• [Task item]
Only the count is expected: the number of lines below that contain "window".

(Saved entries)
>>>

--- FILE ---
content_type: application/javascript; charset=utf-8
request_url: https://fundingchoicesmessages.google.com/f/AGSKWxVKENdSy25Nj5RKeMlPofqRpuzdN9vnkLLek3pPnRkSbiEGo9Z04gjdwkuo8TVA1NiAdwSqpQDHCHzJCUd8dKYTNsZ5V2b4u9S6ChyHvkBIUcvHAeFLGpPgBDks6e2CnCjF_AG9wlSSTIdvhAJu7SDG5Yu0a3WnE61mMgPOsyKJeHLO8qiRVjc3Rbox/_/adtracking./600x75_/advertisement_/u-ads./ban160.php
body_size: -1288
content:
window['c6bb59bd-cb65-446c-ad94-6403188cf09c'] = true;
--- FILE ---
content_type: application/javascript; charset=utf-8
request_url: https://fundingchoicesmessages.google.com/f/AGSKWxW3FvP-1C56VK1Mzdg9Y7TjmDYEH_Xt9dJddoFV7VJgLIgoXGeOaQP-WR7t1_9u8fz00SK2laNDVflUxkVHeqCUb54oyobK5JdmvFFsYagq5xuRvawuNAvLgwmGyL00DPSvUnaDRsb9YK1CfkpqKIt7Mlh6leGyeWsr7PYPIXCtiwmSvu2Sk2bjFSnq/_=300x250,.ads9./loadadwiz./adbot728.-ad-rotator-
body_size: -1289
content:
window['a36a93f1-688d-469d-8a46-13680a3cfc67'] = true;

<<<

• [Written solution]
2